• **Stated problem 1**: List every search term that the thread gives under the heading "Military" for finding notable people.
• **Stated problem 2**: Retype the part of the discussion thread starting with "If I can do" and going on through "an elite membership.".

• **Document excerpt**:
[Begin]
Max_Evil 13:18 25 Aug 06
Hello!
If I can do something with this site to help in your searches, please contact me at http://aolpsycho.blogspot.com/2006/08/feedback-on-aolpsychocom.html or at max@zanoza.lv
Right now I implement free text search here at aolpsycho. The database is being indexed, ~5 days left until search will be available.
PS. We can make a special tag for big fish identifications (big fish?), and put these people on the main page.
So please feel free to share your ideas. And excuse my eng:)
20:27 25 Aug 06
I think maybe a notable tag would be useful.
To find notable people I search for terms only they would use:
Military: mypay, ako, nko, security clearance
Credit Unions: navyfcu, congressionalfcu, etc. Ones that have an elite membership.
Private Clubs: rotary club, press club, cosmos club.
I need more good credit unions and private clubs.
I would really like the ability to do a filtered search: find all those users who searched for mypay and also searched for iraq in another query.
Max_Evil 20:42 25 Aug 06
Ok, tonight I will run queries to tag military, credit unions and private club users. Then I'll implement filtered search by tags.
Free text search is not available yet, so I have to run queries through DB manually, and every search takes ~5 minutes:(
So can you give me more search terms?
21:36 25 Aug 06
Well for myself I don't find tagging everyone who searched for some of these terms useful right now, because there are too many false positives and uninteresting users, and I cannot search on them easily.
I find the tags useful for categorizing after the user has been found to be interesting and has been analyzed.
Maybe there should be a way to distinguish the two kinds of tags?
If regexp-tags of this sort could be specified during a fast search, then they would be useful. For example, find all users with the military regexp-tag who searched for IED.
[End]
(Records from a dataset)
[Begin]
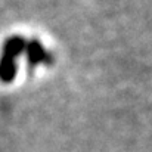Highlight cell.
Returning a JSON list of instances; mask_svg holds the SVG:
<instances>
[{
	"label": "cell",
	"instance_id": "6da1fadb",
	"mask_svg": "<svg viewBox=\"0 0 152 152\" xmlns=\"http://www.w3.org/2000/svg\"><path fill=\"white\" fill-rule=\"evenodd\" d=\"M27 55V64H28V68H30V72H33V69L43 64V65H48L52 66L55 59H53V55L49 50L45 49V46L37 40V39H31L27 42L25 45V52Z\"/></svg>",
	"mask_w": 152,
	"mask_h": 152
},
{
	"label": "cell",
	"instance_id": "7a4b0ae2",
	"mask_svg": "<svg viewBox=\"0 0 152 152\" xmlns=\"http://www.w3.org/2000/svg\"><path fill=\"white\" fill-rule=\"evenodd\" d=\"M25 45H27V40L22 36H10L3 43L1 55H6V56L16 59L18 56H21L25 52Z\"/></svg>",
	"mask_w": 152,
	"mask_h": 152
},
{
	"label": "cell",
	"instance_id": "3957f363",
	"mask_svg": "<svg viewBox=\"0 0 152 152\" xmlns=\"http://www.w3.org/2000/svg\"><path fill=\"white\" fill-rule=\"evenodd\" d=\"M16 71H18L16 59L1 55V58H0V80L3 83H12L16 77Z\"/></svg>",
	"mask_w": 152,
	"mask_h": 152
}]
</instances>
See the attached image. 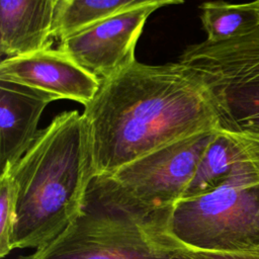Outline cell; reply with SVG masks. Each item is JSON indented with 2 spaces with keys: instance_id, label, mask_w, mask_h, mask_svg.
<instances>
[{
  "instance_id": "1",
  "label": "cell",
  "mask_w": 259,
  "mask_h": 259,
  "mask_svg": "<svg viewBox=\"0 0 259 259\" xmlns=\"http://www.w3.org/2000/svg\"><path fill=\"white\" fill-rule=\"evenodd\" d=\"M95 176L111 175L175 141L219 130L198 78L180 62L134 64L101 81L85 105Z\"/></svg>"
},
{
  "instance_id": "2",
  "label": "cell",
  "mask_w": 259,
  "mask_h": 259,
  "mask_svg": "<svg viewBox=\"0 0 259 259\" xmlns=\"http://www.w3.org/2000/svg\"><path fill=\"white\" fill-rule=\"evenodd\" d=\"M10 174L17 195L13 248L36 250L78 218L95 176L84 115L77 110L57 115Z\"/></svg>"
},
{
  "instance_id": "3",
  "label": "cell",
  "mask_w": 259,
  "mask_h": 259,
  "mask_svg": "<svg viewBox=\"0 0 259 259\" xmlns=\"http://www.w3.org/2000/svg\"><path fill=\"white\" fill-rule=\"evenodd\" d=\"M172 208L147 206L110 176H94L78 218L20 259H171L187 249L171 232Z\"/></svg>"
},
{
  "instance_id": "4",
  "label": "cell",
  "mask_w": 259,
  "mask_h": 259,
  "mask_svg": "<svg viewBox=\"0 0 259 259\" xmlns=\"http://www.w3.org/2000/svg\"><path fill=\"white\" fill-rule=\"evenodd\" d=\"M178 62L202 83L218 128L241 143L259 174V27L242 37L191 45Z\"/></svg>"
},
{
  "instance_id": "5",
  "label": "cell",
  "mask_w": 259,
  "mask_h": 259,
  "mask_svg": "<svg viewBox=\"0 0 259 259\" xmlns=\"http://www.w3.org/2000/svg\"><path fill=\"white\" fill-rule=\"evenodd\" d=\"M173 236L194 252H233L259 246V174L249 159L204 194L172 208Z\"/></svg>"
},
{
  "instance_id": "6",
  "label": "cell",
  "mask_w": 259,
  "mask_h": 259,
  "mask_svg": "<svg viewBox=\"0 0 259 259\" xmlns=\"http://www.w3.org/2000/svg\"><path fill=\"white\" fill-rule=\"evenodd\" d=\"M217 131L202 132L170 143L107 176L147 206L173 207L183 197Z\"/></svg>"
},
{
  "instance_id": "7",
  "label": "cell",
  "mask_w": 259,
  "mask_h": 259,
  "mask_svg": "<svg viewBox=\"0 0 259 259\" xmlns=\"http://www.w3.org/2000/svg\"><path fill=\"white\" fill-rule=\"evenodd\" d=\"M157 9L148 5L101 20L62 38L59 49L99 80L107 79L137 61V42Z\"/></svg>"
},
{
  "instance_id": "8",
  "label": "cell",
  "mask_w": 259,
  "mask_h": 259,
  "mask_svg": "<svg viewBox=\"0 0 259 259\" xmlns=\"http://www.w3.org/2000/svg\"><path fill=\"white\" fill-rule=\"evenodd\" d=\"M0 80L28 87L55 100L70 99L84 106L94 98L101 84V80L60 49L52 48L3 59Z\"/></svg>"
},
{
  "instance_id": "9",
  "label": "cell",
  "mask_w": 259,
  "mask_h": 259,
  "mask_svg": "<svg viewBox=\"0 0 259 259\" xmlns=\"http://www.w3.org/2000/svg\"><path fill=\"white\" fill-rule=\"evenodd\" d=\"M52 101L45 93L0 80L1 173L10 172L32 146L40 115Z\"/></svg>"
},
{
  "instance_id": "10",
  "label": "cell",
  "mask_w": 259,
  "mask_h": 259,
  "mask_svg": "<svg viewBox=\"0 0 259 259\" xmlns=\"http://www.w3.org/2000/svg\"><path fill=\"white\" fill-rule=\"evenodd\" d=\"M60 0H0V52L6 58L51 48Z\"/></svg>"
},
{
  "instance_id": "11",
  "label": "cell",
  "mask_w": 259,
  "mask_h": 259,
  "mask_svg": "<svg viewBox=\"0 0 259 259\" xmlns=\"http://www.w3.org/2000/svg\"><path fill=\"white\" fill-rule=\"evenodd\" d=\"M181 3L183 0H60L53 37L61 40L94 23L139 7L155 5L161 8Z\"/></svg>"
},
{
  "instance_id": "12",
  "label": "cell",
  "mask_w": 259,
  "mask_h": 259,
  "mask_svg": "<svg viewBox=\"0 0 259 259\" xmlns=\"http://www.w3.org/2000/svg\"><path fill=\"white\" fill-rule=\"evenodd\" d=\"M248 159L241 143L231 134L218 130L206 147L183 198L209 192L223 184L235 167Z\"/></svg>"
},
{
  "instance_id": "13",
  "label": "cell",
  "mask_w": 259,
  "mask_h": 259,
  "mask_svg": "<svg viewBox=\"0 0 259 259\" xmlns=\"http://www.w3.org/2000/svg\"><path fill=\"white\" fill-rule=\"evenodd\" d=\"M200 10L201 23L208 41L219 42L242 37L259 27L256 0L239 4L224 0L206 1L200 5Z\"/></svg>"
},
{
  "instance_id": "14",
  "label": "cell",
  "mask_w": 259,
  "mask_h": 259,
  "mask_svg": "<svg viewBox=\"0 0 259 259\" xmlns=\"http://www.w3.org/2000/svg\"><path fill=\"white\" fill-rule=\"evenodd\" d=\"M17 195L10 172L0 174V257H6L13 248L16 226Z\"/></svg>"
},
{
  "instance_id": "15",
  "label": "cell",
  "mask_w": 259,
  "mask_h": 259,
  "mask_svg": "<svg viewBox=\"0 0 259 259\" xmlns=\"http://www.w3.org/2000/svg\"><path fill=\"white\" fill-rule=\"evenodd\" d=\"M197 259H259V246L233 252H194Z\"/></svg>"
},
{
  "instance_id": "16",
  "label": "cell",
  "mask_w": 259,
  "mask_h": 259,
  "mask_svg": "<svg viewBox=\"0 0 259 259\" xmlns=\"http://www.w3.org/2000/svg\"><path fill=\"white\" fill-rule=\"evenodd\" d=\"M171 259H197L192 251L185 249L176 253Z\"/></svg>"
},
{
  "instance_id": "17",
  "label": "cell",
  "mask_w": 259,
  "mask_h": 259,
  "mask_svg": "<svg viewBox=\"0 0 259 259\" xmlns=\"http://www.w3.org/2000/svg\"><path fill=\"white\" fill-rule=\"evenodd\" d=\"M256 2H257V5H258V9H259V0H256Z\"/></svg>"
}]
</instances>
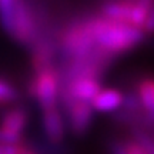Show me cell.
<instances>
[{"label":"cell","mask_w":154,"mask_h":154,"mask_svg":"<svg viewBox=\"0 0 154 154\" xmlns=\"http://www.w3.org/2000/svg\"><path fill=\"white\" fill-rule=\"evenodd\" d=\"M87 22L96 46L116 59L134 50L146 40V33L141 29L109 20L97 13L87 16Z\"/></svg>","instance_id":"cell-1"},{"label":"cell","mask_w":154,"mask_h":154,"mask_svg":"<svg viewBox=\"0 0 154 154\" xmlns=\"http://www.w3.org/2000/svg\"><path fill=\"white\" fill-rule=\"evenodd\" d=\"M30 94L37 101L42 111L59 107L60 97V73L56 66L34 72L30 82Z\"/></svg>","instance_id":"cell-2"},{"label":"cell","mask_w":154,"mask_h":154,"mask_svg":"<svg viewBox=\"0 0 154 154\" xmlns=\"http://www.w3.org/2000/svg\"><path fill=\"white\" fill-rule=\"evenodd\" d=\"M17 90L11 83L0 79V104H9L16 101Z\"/></svg>","instance_id":"cell-8"},{"label":"cell","mask_w":154,"mask_h":154,"mask_svg":"<svg viewBox=\"0 0 154 154\" xmlns=\"http://www.w3.org/2000/svg\"><path fill=\"white\" fill-rule=\"evenodd\" d=\"M63 116L67 119V126L70 131L76 136H83L90 130L93 123V113L90 103L84 101H72L69 104L61 106Z\"/></svg>","instance_id":"cell-3"},{"label":"cell","mask_w":154,"mask_h":154,"mask_svg":"<svg viewBox=\"0 0 154 154\" xmlns=\"http://www.w3.org/2000/svg\"><path fill=\"white\" fill-rule=\"evenodd\" d=\"M42 128L51 144H60L66 136V123L63 111L59 107L42 111Z\"/></svg>","instance_id":"cell-4"},{"label":"cell","mask_w":154,"mask_h":154,"mask_svg":"<svg viewBox=\"0 0 154 154\" xmlns=\"http://www.w3.org/2000/svg\"><path fill=\"white\" fill-rule=\"evenodd\" d=\"M143 32L147 34H154V5L150 7L149 14H147V19H146V23L143 26Z\"/></svg>","instance_id":"cell-9"},{"label":"cell","mask_w":154,"mask_h":154,"mask_svg":"<svg viewBox=\"0 0 154 154\" xmlns=\"http://www.w3.org/2000/svg\"><path fill=\"white\" fill-rule=\"evenodd\" d=\"M123 104V93L116 88L101 90L91 101L90 106L94 111L99 113H113L117 111Z\"/></svg>","instance_id":"cell-6"},{"label":"cell","mask_w":154,"mask_h":154,"mask_svg":"<svg viewBox=\"0 0 154 154\" xmlns=\"http://www.w3.org/2000/svg\"><path fill=\"white\" fill-rule=\"evenodd\" d=\"M0 154H2V151H0Z\"/></svg>","instance_id":"cell-11"},{"label":"cell","mask_w":154,"mask_h":154,"mask_svg":"<svg viewBox=\"0 0 154 154\" xmlns=\"http://www.w3.org/2000/svg\"><path fill=\"white\" fill-rule=\"evenodd\" d=\"M17 154H36L32 149H29L26 146H22V144H19L17 146Z\"/></svg>","instance_id":"cell-10"},{"label":"cell","mask_w":154,"mask_h":154,"mask_svg":"<svg viewBox=\"0 0 154 154\" xmlns=\"http://www.w3.org/2000/svg\"><path fill=\"white\" fill-rule=\"evenodd\" d=\"M17 2L19 0H0V24L7 34L10 32L11 20H13Z\"/></svg>","instance_id":"cell-7"},{"label":"cell","mask_w":154,"mask_h":154,"mask_svg":"<svg viewBox=\"0 0 154 154\" xmlns=\"http://www.w3.org/2000/svg\"><path fill=\"white\" fill-rule=\"evenodd\" d=\"M27 121H29L27 111L22 109V107H14V109L7 110L3 114L2 121H0V128L22 140L23 131H24V128L27 126Z\"/></svg>","instance_id":"cell-5"}]
</instances>
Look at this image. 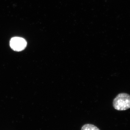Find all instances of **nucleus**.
<instances>
[{
	"instance_id": "f257e3e1",
	"label": "nucleus",
	"mask_w": 130,
	"mask_h": 130,
	"mask_svg": "<svg viewBox=\"0 0 130 130\" xmlns=\"http://www.w3.org/2000/svg\"><path fill=\"white\" fill-rule=\"evenodd\" d=\"M114 108L118 111H125L130 108V95L121 93L119 94L113 102Z\"/></svg>"
},
{
	"instance_id": "f03ea898",
	"label": "nucleus",
	"mask_w": 130,
	"mask_h": 130,
	"mask_svg": "<svg viewBox=\"0 0 130 130\" xmlns=\"http://www.w3.org/2000/svg\"><path fill=\"white\" fill-rule=\"evenodd\" d=\"M27 46V42L21 37H13L10 41L11 48L14 51H21L24 50Z\"/></svg>"
},
{
	"instance_id": "7ed1b4c3",
	"label": "nucleus",
	"mask_w": 130,
	"mask_h": 130,
	"mask_svg": "<svg viewBox=\"0 0 130 130\" xmlns=\"http://www.w3.org/2000/svg\"><path fill=\"white\" fill-rule=\"evenodd\" d=\"M81 130H100L95 126L91 124H86L82 126Z\"/></svg>"
}]
</instances>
[End]
• **Full output 1**: mypay, ako, nko, security clearance

• **Full output 2**:
If I can do something with this site to help in your searches, please contact me at http://aolpsycho.blogspot.com/2006/08/feedback-on-aolpsychocom.html or at max@zanoza.lv
Right now I implement free text search here at aolpsycho. The database is being indexed, ~5 days left until search will be available.
PS. We can make a special tag for big fish identifications (big fish?), and put these people on the main page.
So please feel free to share your ideas. And excuse my eng:)
20:27 25 Aug 06
I think maybe a notable tag would be useful.
To find notable people I search for terms only they would use:
Military: mypay, ako, nko, security clearance
Credit Unions: navyfcu, congressionalfcu, etc. Ones that have an elite membership.